▸ Required task: Rewrite the entries below, replacing each "navy blue jersey" with "dark blue jersey" and leaving everything else unchanged.

▸ Exercise materials:
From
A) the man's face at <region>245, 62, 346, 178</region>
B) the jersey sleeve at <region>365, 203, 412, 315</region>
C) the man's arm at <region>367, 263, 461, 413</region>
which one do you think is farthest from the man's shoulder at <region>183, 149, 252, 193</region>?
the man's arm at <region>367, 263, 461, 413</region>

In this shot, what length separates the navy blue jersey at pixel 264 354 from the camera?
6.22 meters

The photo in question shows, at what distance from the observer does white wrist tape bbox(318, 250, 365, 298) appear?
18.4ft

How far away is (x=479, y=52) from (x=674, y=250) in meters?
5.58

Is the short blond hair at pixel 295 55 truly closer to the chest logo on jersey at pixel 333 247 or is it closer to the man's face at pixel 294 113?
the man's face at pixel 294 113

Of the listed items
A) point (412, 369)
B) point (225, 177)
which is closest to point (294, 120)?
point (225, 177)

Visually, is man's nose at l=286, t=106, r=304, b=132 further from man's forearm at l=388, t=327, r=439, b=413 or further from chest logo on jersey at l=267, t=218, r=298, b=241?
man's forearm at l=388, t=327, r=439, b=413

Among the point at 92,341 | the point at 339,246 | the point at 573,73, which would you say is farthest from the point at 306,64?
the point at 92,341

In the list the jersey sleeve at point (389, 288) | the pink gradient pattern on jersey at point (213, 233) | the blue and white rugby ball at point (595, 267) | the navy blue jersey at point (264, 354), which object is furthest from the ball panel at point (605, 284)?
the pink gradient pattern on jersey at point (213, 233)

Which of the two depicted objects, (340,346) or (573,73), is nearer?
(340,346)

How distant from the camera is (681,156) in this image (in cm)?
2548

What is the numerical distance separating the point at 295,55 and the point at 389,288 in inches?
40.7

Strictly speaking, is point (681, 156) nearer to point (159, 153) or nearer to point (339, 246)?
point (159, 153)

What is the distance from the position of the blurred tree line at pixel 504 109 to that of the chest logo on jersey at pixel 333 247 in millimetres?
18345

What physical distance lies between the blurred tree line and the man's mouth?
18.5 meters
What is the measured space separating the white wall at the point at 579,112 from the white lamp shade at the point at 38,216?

▸ The solution:
From
A) the man's face at <region>245, 62, 346, 178</region>
B) the jersey sleeve at <region>365, 203, 412, 315</region>
C) the man's arm at <region>367, 263, 461, 413</region>
which one do you think is farthest from the man's shoulder at <region>183, 149, 252, 193</region>?
the man's arm at <region>367, 263, 461, 413</region>

In this shot, what length separates the dark blue jersey at pixel 264 354 from the camera?
6.22 meters

The photo in question shows, at what distance from the observer does white wrist tape bbox(318, 250, 365, 298) appear?
18.4ft

How far away is (x=479, y=52) from (x=674, y=250) in meters?
5.58

Is the short blond hair at pixel 295 55 truly closer to the chest logo on jersey at pixel 333 247 or is it closer to the man's face at pixel 294 113?
the man's face at pixel 294 113

Of the listed items
A) point (412, 369)
B) point (225, 177)
which is closest to point (294, 120)?
point (225, 177)

Visually, is man's nose at l=286, t=106, r=304, b=132 further from man's forearm at l=388, t=327, r=439, b=413 or further from chest logo on jersey at l=267, t=218, r=298, b=241?
man's forearm at l=388, t=327, r=439, b=413

Among the point at 92,341 | the point at 339,246 | the point at 573,73, which would you say is farthest from the point at 306,64?
the point at 92,341

In the list the jersey sleeve at point (389, 288) | the pink gradient pattern on jersey at point (213, 233) | the blue and white rugby ball at point (595, 267) | the dark blue jersey at point (264, 354), which object is furthest from the ball panel at point (605, 284)?
the pink gradient pattern on jersey at point (213, 233)

Which of the two depicted objects, (340,346) or (573,73), is nearer?
(340,346)

How distant from the camera is (681,156) in this image (in cm)?
2548

What is the numerical distance separating the point at 295,55 and the point at 389,288 in inches?
40.7

Strictly speaking, is point (681, 156) nearer to point (159, 153) or nearer to point (339, 246)?
point (159, 153)

What is the distance from the position of the blurred tree line at pixel 504 109 to that of the chest logo on jersey at pixel 333 247 in millimetres?
18345

What physical distance lies between the blurred tree line and the man's mouth?
18.5 meters
What is the measured space separating the white wall at the point at 579,112 from the white lamp shade at the point at 38,216?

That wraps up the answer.